Jul
24
Moving Into The 21st Century: VoIP
Filed Under business, life, music, recommendations, technology |
When we first moved into our offices on Milvia street, we tried to keep costs low and used our cell phones insetad of buying into a couple of land lines w/ conventional phone service. This worked fine in the beginning, our needs were humble. For the most part, the cell was great, except reception in our building was definitely not consistent, nor reliable.
As we began to do more work with clients and move into new areas of work, we started to rely on our phones a bit more. We also had run into the need to send and receive faxes more than I think we should (anyone heard of e-mail? :)). Basically, it became clear to us that we needed to figure out some sort of phone solution.
At first, I was hesitant to buy into the whole concept of VoIP, even though countless people had recommended it for startups. We don’t have the fastest internet, and our stupid router didn’t support QoS until very recently, so that was another big deterrent to the idea for me. Altough, I was not able to find a conventional phone service that I thought made decent fiscal sense…AT&T wants a pretty hefty commitment for even the simplest plans, I just wasn’t happy with the idea of it. And also, what about PBX type features? Extensions would be nice, how about voicemail? $$$
So, this was becoming a mess for me, once I decided to bite the bullet and find a VoIP provider, which ones are legit? Packet8? Vonage? (short answer, no). I happened to stumble upon a company named Aptela, and started looking into their features. Call trees, extensions, digital faxing (what a concept!), unified messaging, the whole gamut basically. For a very affordable price! We dove in and decided to give them a shot, its something like $60 bucks a month for everything mentioned above.
The system only works with IP phones, so we purchased a couple of $100 Polycom handsets, plugged them in, and suddenly…the stars had aligned and we had a working phone system! To be honest, I was completely amazed with how easy it was to setup, and how great it sounds, even while dowloading large files! (thank you, QoS). Aptela is a fantastic service, so far I have had absolutely no complaints. Everything is 100% web-based and works just fine on my mac, as it should.
So long story short, If you are looking for an affordable, solid VoIP solution, I recommend Aptela!
Comments
4 Comments so far
My only issue with dealing with these small VoIP providers is that many of them, including Aptela are not phone companies. Since they are not licensed phone companies (ILECS or CLECS), they need to rely on their connection to the phone company to make sure everything is working.

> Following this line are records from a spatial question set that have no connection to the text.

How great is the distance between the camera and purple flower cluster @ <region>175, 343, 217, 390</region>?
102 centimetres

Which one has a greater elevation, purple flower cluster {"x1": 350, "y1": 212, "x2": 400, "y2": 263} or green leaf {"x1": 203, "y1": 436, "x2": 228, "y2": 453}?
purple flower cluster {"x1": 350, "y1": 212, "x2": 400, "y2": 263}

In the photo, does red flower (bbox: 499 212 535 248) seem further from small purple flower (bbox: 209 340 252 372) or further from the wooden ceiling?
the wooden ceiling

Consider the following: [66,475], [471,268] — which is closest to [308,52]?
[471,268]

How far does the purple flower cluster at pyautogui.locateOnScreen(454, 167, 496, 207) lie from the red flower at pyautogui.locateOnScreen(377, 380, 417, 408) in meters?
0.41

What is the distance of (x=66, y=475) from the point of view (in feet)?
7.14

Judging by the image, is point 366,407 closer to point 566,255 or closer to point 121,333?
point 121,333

While this usually isn’t an issue, if they have a dispute, or disruption of service, they will be down like any other business, and will have to wait to have service restored.
Glad its working for you!
We’ve been using VOIP at work, pretty much since the beginning. At first it was a residential plan from Vonage with a couple cordless phones (uh!).
Then we switched to hosted PBX service like you have, but eventually decided to move it in-house.
Now we have our own in house Asterisk server, and we buy “trunks” from two different providers and automatically route calls down the second one if the first one ever has problems. Its been working great, and I love the flexibility of it. For example instead of having to give out the company cell phone number for after hours support (clients don’t always have that when they need to get a hold of us), we setup menu “9″ in the phone system as emergency support. When that menu option is selected, Asterisk will try to contact the company support cell phone, and if no one answers that it will try someone else’s cell phone, etc. If it can’t reach anyone it asks the caller to leave a message, and then it sends out a TXT message to various staff letting them know there is an emergency support message that needs to be checked.
I love their easy call forwarding / dummy extensions that only forward. Those are features I would only expect from anything digital. Aptela brings it!
VoIP was the only way to go for my overseas office (Cebu, Philippines). Infrastructure isn’t like it is in the US, so hosted makes it much easier to maintain since there is no equipment on-site. We went with Vongage and RingCentral, and it’s working out great, but if call volume increases significantly, we’ll need something more scalable. I’ll look into Aptela. Thanks for sharing that find!